Article:
▬▬▬▬▬▬
# Pink Polk-A-Dot Harness



## Mia's Mom (Jan 25, 2005)

Well, here is the latest Harness Dress. I'll have to get a pic with Mia wearing it, cuz it looks much cuter on! Hope you like it......


----------



## xx-nathalie-xx (Jan 10, 2005)

this is stunning :shock: i like the colour.....i like the design and the little ponpons !!! it's something i would definitely buy for paris!!

kisses nat


----------



## ilovesadie (Jun 1, 2004)

VERY cute!!!  I LOVE it!


----------



## sullysmum (Mar 6, 2004)

That is really very nice.I make my harness's different to you but tried to do it your way without the binding and double the material how when you sew the underarms inside then turn right way out how does your under arms not pucker up do you cut the material all around the sewing, i gave up after one go cause of the puckering?


----------



## Rachael Polachek (Feb 19, 2005)

Wow! Okay, I want one for Lily. If I sent you her measurements would you make one exactly like that? I can send you a check and you can wait for it to clear or I'd even trust you enough to send cash, if you prefer. I need this harness dress!!! :lol:


----------



## lfutch (Mar 1, 2005)

I love it!! Good Job


----------



## blossom (Mar 8, 2005)

Cute, cute, cute!!


----------



## Mia's Mom (Jan 25, 2005)

Wow!! THANKS, guys!

Sullysmum - Yes, I do sew around the arms - slowly - then i make little cutes all the way around - then iron them down - boy, I'm tired just talking about it!!
▬▬▬▬▬▬
Data to process:

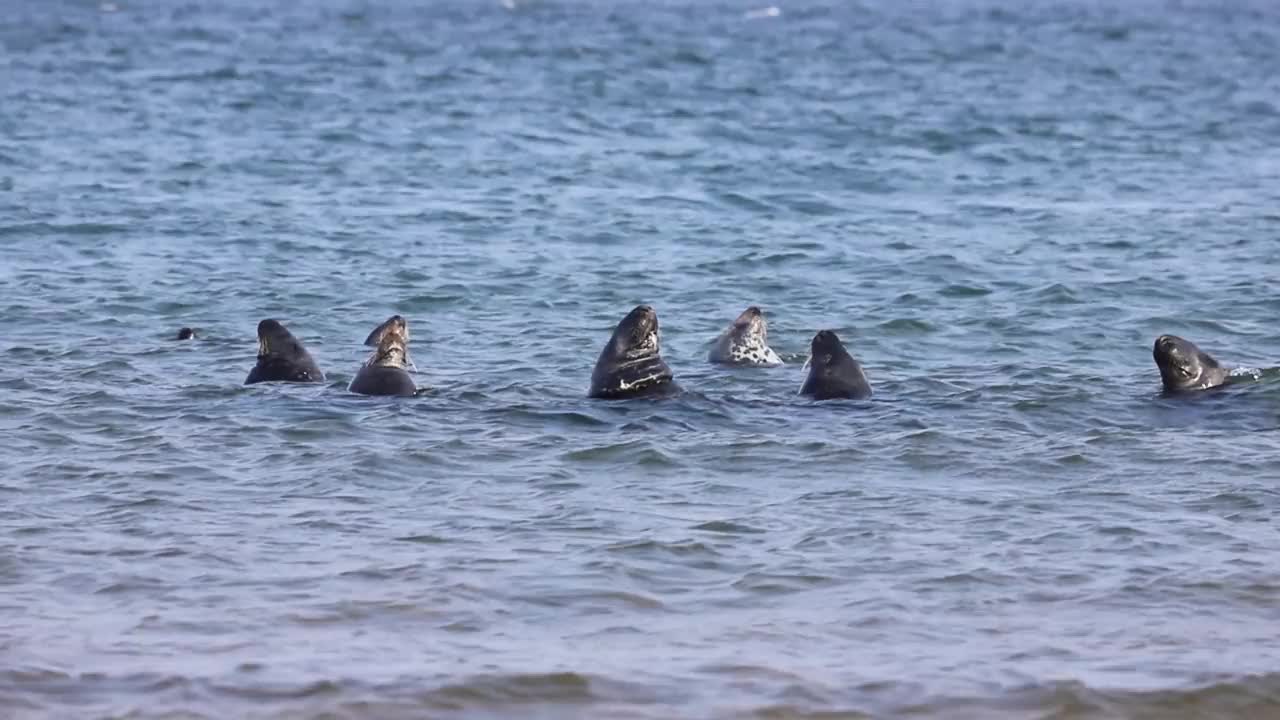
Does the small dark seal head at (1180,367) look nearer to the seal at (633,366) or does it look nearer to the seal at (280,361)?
the seal at (633,366)

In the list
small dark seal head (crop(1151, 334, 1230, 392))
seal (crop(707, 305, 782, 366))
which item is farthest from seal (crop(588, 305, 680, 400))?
small dark seal head (crop(1151, 334, 1230, 392))

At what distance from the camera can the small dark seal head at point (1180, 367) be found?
13.7 meters

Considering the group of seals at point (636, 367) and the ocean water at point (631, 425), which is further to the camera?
the group of seals at point (636, 367)

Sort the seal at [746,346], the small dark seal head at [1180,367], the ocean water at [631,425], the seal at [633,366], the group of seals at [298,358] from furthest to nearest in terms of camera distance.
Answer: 1. the seal at [746,346]
2. the group of seals at [298,358]
3. the small dark seal head at [1180,367]
4. the seal at [633,366]
5. the ocean water at [631,425]

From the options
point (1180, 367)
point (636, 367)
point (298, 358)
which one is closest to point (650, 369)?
point (636, 367)

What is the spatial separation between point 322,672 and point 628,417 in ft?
15.9

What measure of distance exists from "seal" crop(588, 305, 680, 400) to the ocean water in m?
0.25

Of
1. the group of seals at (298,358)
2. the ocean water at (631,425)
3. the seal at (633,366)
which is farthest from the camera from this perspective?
the group of seals at (298,358)

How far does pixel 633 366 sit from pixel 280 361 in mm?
2481

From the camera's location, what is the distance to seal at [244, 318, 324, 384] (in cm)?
1399

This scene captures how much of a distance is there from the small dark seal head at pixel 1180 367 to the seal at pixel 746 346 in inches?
113

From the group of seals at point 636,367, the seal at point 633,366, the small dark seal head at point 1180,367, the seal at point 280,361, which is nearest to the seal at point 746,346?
the group of seals at point 636,367

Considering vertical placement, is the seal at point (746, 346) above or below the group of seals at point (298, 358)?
below

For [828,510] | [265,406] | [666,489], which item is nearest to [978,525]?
[828,510]
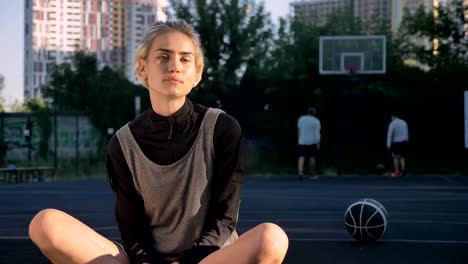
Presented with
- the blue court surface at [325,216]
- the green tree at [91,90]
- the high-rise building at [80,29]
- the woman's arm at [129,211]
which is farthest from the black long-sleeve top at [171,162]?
Answer: the high-rise building at [80,29]

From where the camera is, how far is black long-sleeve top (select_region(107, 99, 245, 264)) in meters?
4.26

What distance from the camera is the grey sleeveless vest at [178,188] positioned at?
4242mm

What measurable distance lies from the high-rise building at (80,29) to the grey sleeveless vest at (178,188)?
12276 cm

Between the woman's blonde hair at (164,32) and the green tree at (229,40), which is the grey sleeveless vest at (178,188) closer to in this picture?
the woman's blonde hair at (164,32)

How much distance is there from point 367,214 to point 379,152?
68.4ft

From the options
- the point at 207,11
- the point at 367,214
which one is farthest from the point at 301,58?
the point at 367,214

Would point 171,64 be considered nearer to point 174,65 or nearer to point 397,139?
point 174,65

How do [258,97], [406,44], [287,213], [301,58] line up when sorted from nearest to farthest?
1. [287,213]
2. [301,58]
3. [406,44]
4. [258,97]

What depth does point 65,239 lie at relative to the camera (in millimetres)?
4125

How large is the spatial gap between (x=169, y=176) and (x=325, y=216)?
7.51m

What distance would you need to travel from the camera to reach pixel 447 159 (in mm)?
28984

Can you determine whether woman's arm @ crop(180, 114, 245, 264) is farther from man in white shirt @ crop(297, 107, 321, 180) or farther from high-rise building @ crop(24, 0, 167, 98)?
high-rise building @ crop(24, 0, 167, 98)

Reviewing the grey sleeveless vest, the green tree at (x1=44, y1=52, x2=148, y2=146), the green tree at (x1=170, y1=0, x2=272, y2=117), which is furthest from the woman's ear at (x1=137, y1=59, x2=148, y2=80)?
the green tree at (x1=44, y1=52, x2=148, y2=146)

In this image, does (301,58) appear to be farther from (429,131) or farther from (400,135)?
(400,135)
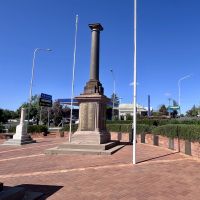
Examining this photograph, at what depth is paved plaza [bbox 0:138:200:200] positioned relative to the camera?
6.84m

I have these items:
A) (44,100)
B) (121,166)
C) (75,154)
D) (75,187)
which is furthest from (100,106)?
(44,100)

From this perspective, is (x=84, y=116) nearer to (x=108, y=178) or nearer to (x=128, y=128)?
(x=108, y=178)

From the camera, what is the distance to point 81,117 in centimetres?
1611

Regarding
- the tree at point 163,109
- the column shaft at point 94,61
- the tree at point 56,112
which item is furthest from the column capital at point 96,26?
the tree at point 163,109

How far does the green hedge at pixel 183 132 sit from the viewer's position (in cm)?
1336

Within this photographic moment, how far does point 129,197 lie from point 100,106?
9.92 meters

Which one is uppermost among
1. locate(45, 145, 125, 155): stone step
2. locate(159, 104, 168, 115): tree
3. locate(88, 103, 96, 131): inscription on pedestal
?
locate(159, 104, 168, 115): tree

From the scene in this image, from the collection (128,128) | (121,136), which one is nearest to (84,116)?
(128,128)

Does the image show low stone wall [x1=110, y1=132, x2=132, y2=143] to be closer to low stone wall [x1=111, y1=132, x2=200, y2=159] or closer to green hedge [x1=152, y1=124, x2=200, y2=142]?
low stone wall [x1=111, y1=132, x2=200, y2=159]

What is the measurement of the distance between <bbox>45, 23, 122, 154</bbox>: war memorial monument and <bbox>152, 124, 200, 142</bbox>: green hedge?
3.37 meters

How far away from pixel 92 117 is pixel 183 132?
5.08m

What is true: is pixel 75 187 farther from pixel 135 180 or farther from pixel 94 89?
pixel 94 89

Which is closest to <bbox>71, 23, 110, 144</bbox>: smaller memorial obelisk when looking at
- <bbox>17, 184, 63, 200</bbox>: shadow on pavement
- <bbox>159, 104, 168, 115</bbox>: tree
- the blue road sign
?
<bbox>17, 184, 63, 200</bbox>: shadow on pavement

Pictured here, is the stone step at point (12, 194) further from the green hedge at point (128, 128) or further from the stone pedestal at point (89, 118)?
the green hedge at point (128, 128)
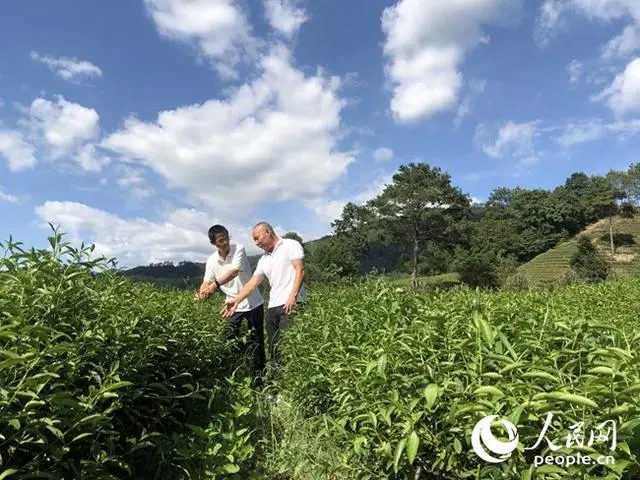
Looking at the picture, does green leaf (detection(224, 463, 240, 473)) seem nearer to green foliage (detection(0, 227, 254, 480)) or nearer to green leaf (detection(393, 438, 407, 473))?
green foliage (detection(0, 227, 254, 480))

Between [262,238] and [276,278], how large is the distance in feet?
1.74

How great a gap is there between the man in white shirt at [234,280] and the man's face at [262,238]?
0.75 ft

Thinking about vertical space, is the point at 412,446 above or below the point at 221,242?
below

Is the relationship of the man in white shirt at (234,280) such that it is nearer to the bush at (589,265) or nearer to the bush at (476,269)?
the bush at (589,265)

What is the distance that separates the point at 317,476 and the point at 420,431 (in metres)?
1.41

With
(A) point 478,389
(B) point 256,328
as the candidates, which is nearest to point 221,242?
(B) point 256,328

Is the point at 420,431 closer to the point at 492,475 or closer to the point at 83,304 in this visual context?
the point at 492,475

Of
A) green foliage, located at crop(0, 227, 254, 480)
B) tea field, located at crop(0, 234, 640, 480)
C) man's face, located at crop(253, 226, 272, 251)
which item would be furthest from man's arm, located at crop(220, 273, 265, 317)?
tea field, located at crop(0, 234, 640, 480)

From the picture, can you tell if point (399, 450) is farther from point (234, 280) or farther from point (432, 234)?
point (432, 234)

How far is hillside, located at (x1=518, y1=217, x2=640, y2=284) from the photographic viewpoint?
61969 mm

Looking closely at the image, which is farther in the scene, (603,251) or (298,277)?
(603,251)

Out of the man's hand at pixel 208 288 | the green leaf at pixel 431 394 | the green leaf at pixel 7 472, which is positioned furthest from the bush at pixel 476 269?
the green leaf at pixel 7 472

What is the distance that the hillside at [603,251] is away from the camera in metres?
62.0

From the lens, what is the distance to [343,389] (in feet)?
8.23
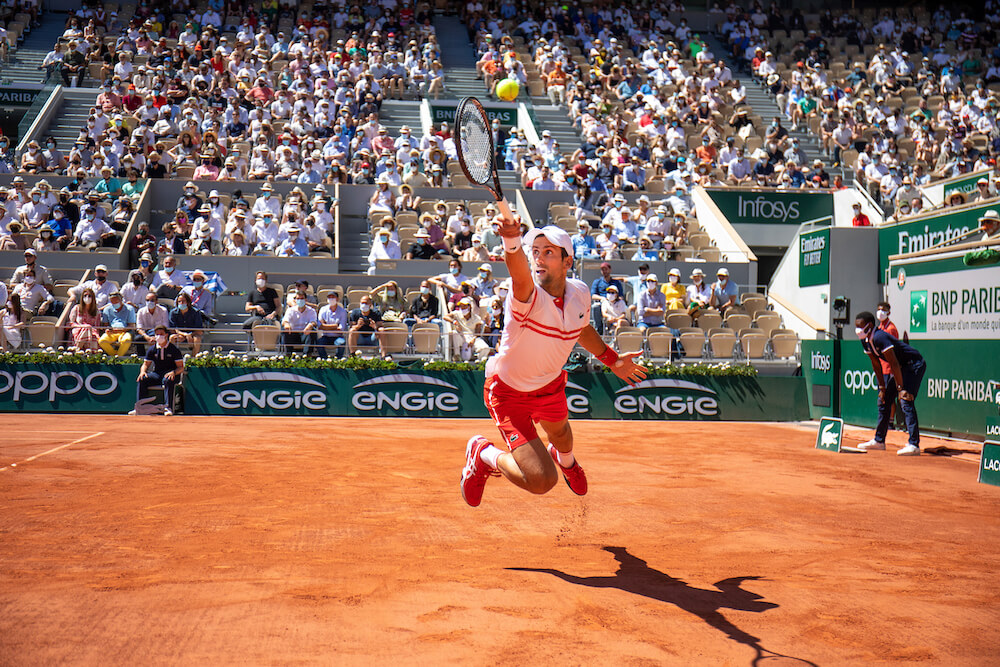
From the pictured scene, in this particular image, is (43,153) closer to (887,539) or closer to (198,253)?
(198,253)

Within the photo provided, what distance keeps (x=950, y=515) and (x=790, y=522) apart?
5.33ft

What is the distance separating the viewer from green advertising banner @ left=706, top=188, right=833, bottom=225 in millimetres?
23859

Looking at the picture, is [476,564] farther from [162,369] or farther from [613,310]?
[613,310]

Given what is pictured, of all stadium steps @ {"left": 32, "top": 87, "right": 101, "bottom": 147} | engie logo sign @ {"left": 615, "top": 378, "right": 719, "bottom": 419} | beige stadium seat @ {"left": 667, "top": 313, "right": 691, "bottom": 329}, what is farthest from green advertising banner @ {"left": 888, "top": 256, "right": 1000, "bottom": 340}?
stadium steps @ {"left": 32, "top": 87, "right": 101, "bottom": 147}

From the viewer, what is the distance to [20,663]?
3988 millimetres

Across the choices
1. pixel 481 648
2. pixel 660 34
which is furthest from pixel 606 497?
pixel 660 34

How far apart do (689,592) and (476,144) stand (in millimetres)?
3067

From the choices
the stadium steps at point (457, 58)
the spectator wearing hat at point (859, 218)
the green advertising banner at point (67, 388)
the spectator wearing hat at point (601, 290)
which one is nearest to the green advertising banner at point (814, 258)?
the spectator wearing hat at point (859, 218)

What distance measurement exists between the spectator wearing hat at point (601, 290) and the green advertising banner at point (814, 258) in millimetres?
4759

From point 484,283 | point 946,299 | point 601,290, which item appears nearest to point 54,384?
point 484,283

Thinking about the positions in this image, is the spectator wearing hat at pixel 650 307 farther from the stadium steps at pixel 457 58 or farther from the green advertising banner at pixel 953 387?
the stadium steps at pixel 457 58

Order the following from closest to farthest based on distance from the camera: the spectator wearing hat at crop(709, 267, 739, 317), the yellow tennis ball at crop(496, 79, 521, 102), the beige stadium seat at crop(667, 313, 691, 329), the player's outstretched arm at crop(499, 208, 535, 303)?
the player's outstretched arm at crop(499, 208, 535, 303), the beige stadium seat at crop(667, 313, 691, 329), the spectator wearing hat at crop(709, 267, 739, 317), the yellow tennis ball at crop(496, 79, 521, 102)

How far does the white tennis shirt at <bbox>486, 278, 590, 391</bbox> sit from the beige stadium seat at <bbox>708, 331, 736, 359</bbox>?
40.8 ft

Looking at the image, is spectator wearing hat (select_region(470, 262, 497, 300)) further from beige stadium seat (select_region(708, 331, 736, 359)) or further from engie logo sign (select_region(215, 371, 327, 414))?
beige stadium seat (select_region(708, 331, 736, 359))
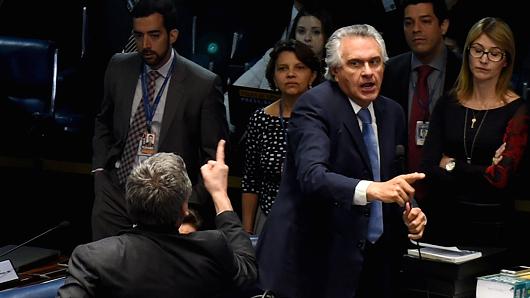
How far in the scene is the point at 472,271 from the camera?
4.41 metres

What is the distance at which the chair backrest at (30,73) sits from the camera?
743 cm

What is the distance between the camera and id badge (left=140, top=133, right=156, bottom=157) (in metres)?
5.32

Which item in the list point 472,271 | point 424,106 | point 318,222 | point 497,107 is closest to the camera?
point 318,222

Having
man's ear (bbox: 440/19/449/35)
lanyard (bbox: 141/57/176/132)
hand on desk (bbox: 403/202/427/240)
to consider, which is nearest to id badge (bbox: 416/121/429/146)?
A: man's ear (bbox: 440/19/449/35)

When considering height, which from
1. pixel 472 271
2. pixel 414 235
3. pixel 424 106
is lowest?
pixel 472 271

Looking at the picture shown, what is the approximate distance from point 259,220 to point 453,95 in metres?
1.33

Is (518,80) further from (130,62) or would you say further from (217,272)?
(217,272)

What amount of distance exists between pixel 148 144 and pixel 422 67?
1476mm

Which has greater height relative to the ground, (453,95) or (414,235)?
(453,95)

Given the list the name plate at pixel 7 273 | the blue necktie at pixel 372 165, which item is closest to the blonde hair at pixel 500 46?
the blue necktie at pixel 372 165

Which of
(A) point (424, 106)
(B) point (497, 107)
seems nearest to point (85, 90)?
(A) point (424, 106)

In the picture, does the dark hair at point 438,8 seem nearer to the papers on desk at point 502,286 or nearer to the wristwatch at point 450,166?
the wristwatch at point 450,166

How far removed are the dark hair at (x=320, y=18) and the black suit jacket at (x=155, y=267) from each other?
9.25 feet

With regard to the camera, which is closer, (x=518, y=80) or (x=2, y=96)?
(x=518, y=80)
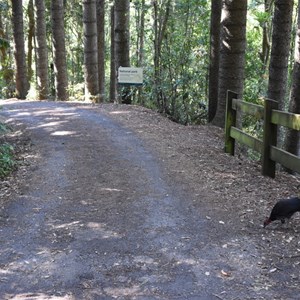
▬▬▬▬▬▬
Task instructions:
1. Answer these questions about the harness dress thread:
(a) For whom does Rachael Polachek want a harness dress?
(b) For whom does xx-nathalie-xx say she would definitely buy it?
(c) Which poster gave up after one attempt because of puckering?
2. List every row that contains the word "pedestal".
The thread and the rows are unrelated material.

Outputs by task:
1.
(a) Lily
(b) Paris
(c) sullysmum

2.
3. locate(88, 103, 96, 131): inscription on pedestal
Pictured here, is the stone step at point (12, 194) further from the green hedge at point (128, 128) or further from the stone pedestal at point (89, 118)?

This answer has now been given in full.